▶ **EXTRACTED TEXT**:
These four aquatic creatures are the pool toys floating around in my neighbor’s pool every day. In the last month, I was recommended the same children’s book in three different meetup forums as being something valuable to teach adult lessons that could potentially help organizations get better.
And this book was “The Boy, the Mole, the Fox, and the Horse” by Charlie Mackesy. A British Illustrator (who draws on the lines and style of Picasso and that comparison would be me being kind), but I guess he should have stopped with that. He went ahead and wrote a children’s book (no harm in that) which he probably started with a collection of values that he wanted to talk about and then worked backward to incorporate into a story.
Of course, all stories are made up. But this one is like an organization fiction - where values, vision, and mission are painted on the wall and mean nothing more than that. I think of the poor children who are engineered into reading this story and imbibing these forced values from it. And they will be all greatly engineered clones that sing kumbaya. This book is an engineered reality of modern times and that is a shame. Certainly, I don’t get the same vibe or not in the class of reading the works from people like Dr. Suess or Lewis Carroll.
My learning from this and reading most contemporary books in recent times has been so simple.
Read books whose authors are at the least dead.
Shoot for books written in the last 50-500 years or more.
And preferably look for thoughts codified from before that - perhaps going back to 3,000 years at the minimum and working forward from there.
Especially, look for the works published long after someone wrote it (or talked about it) and the works carried over generations by others and then codified over a long period of time by several authors.
I am glad the book and its audiobook were both available on Scribd, my unlimited reading and listening platform. So all that was potentially wasted was my time - perhaps not even that as I got a post out of this one.

Picture-based spatial reasoning data:
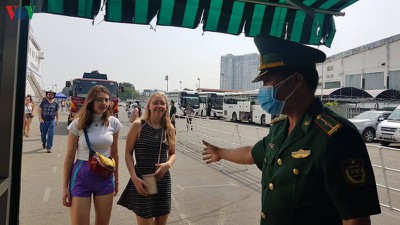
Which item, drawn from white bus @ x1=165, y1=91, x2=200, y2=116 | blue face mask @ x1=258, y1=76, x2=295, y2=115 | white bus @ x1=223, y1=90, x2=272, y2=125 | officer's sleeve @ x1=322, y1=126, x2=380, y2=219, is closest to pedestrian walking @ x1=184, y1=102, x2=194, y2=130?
white bus @ x1=223, y1=90, x2=272, y2=125

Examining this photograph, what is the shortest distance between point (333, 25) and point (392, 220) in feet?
10.2

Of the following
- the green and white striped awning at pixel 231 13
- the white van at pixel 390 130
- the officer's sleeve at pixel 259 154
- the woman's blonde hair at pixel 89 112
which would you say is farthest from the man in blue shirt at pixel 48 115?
the white van at pixel 390 130

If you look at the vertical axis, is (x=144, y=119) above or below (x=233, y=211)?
above

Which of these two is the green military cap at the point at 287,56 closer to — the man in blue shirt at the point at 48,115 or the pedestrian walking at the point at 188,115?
the man in blue shirt at the point at 48,115

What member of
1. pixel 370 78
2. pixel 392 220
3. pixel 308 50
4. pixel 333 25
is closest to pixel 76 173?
pixel 308 50

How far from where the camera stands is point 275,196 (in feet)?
5.95

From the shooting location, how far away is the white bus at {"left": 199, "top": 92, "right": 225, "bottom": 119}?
3538 centimetres

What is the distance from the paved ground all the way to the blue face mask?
3155mm

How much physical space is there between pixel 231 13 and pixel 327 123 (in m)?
2.58

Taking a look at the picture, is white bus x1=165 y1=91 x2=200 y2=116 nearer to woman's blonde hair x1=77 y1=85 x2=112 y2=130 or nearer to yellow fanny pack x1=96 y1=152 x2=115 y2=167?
woman's blonde hair x1=77 y1=85 x2=112 y2=130

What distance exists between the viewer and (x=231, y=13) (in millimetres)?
3947

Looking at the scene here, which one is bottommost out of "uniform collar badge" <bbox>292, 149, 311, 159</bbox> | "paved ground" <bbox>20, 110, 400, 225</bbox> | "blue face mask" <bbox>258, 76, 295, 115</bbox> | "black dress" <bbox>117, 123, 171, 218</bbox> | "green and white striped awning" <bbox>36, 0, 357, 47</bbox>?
"paved ground" <bbox>20, 110, 400, 225</bbox>

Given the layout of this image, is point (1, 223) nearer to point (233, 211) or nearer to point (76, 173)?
point (76, 173)

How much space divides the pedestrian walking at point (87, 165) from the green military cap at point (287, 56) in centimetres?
214
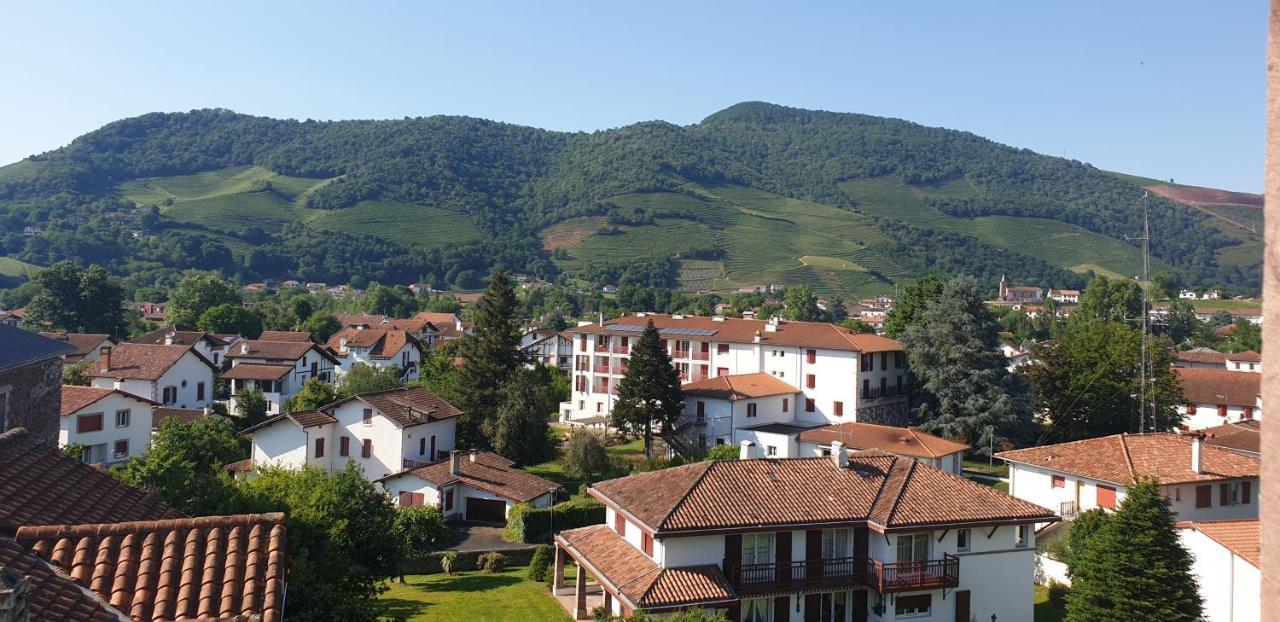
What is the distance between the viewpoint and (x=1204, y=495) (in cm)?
3122

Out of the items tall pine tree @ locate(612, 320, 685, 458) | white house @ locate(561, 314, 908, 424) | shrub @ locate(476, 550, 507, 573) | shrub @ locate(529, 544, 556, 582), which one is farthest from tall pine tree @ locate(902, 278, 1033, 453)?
shrub @ locate(529, 544, 556, 582)

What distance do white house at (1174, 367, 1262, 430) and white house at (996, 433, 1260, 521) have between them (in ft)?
105

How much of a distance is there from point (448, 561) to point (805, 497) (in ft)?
46.5

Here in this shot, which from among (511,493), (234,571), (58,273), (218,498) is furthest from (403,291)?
(234,571)

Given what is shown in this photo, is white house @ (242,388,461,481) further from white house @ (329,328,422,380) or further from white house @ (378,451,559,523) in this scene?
white house @ (329,328,422,380)

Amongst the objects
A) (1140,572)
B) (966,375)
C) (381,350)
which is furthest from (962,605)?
(381,350)

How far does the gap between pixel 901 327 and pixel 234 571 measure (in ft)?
193

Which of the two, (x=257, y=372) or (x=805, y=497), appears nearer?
(x=805, y=497)

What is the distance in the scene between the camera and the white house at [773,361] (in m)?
54.0

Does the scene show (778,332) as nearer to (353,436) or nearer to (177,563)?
(353,436)

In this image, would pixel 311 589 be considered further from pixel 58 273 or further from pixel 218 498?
pixel 58 273

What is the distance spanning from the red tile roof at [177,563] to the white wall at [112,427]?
1442 inches

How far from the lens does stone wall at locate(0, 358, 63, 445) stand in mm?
18109

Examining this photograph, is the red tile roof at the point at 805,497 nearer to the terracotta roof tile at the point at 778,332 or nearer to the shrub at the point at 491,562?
the shrub at the point at 491,562
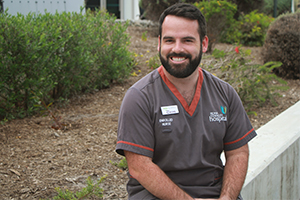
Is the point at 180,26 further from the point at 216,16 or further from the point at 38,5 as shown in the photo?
the point at 216,16

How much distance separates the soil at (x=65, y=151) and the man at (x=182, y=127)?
41.3 inches

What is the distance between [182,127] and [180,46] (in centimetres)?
53

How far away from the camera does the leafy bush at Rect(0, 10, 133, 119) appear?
177 inches

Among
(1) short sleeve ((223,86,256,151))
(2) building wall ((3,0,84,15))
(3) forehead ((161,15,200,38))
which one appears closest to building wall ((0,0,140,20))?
(2) building wall ((3,0,84,15))

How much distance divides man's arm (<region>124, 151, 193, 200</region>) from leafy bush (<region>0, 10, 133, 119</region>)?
2.86m

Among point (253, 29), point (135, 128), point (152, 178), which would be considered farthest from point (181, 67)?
point (253, 29)

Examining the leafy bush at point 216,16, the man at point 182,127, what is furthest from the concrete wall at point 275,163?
the leafy bush at point 216,16

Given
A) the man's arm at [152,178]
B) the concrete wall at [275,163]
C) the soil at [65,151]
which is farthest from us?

▶ **WHAT IS REQUIRED**:
In the blog post, on which platform were the book and its audiobook both available? The entries come from a separate source, not from the blog post.

▶ **RESPONSE**:
Scribd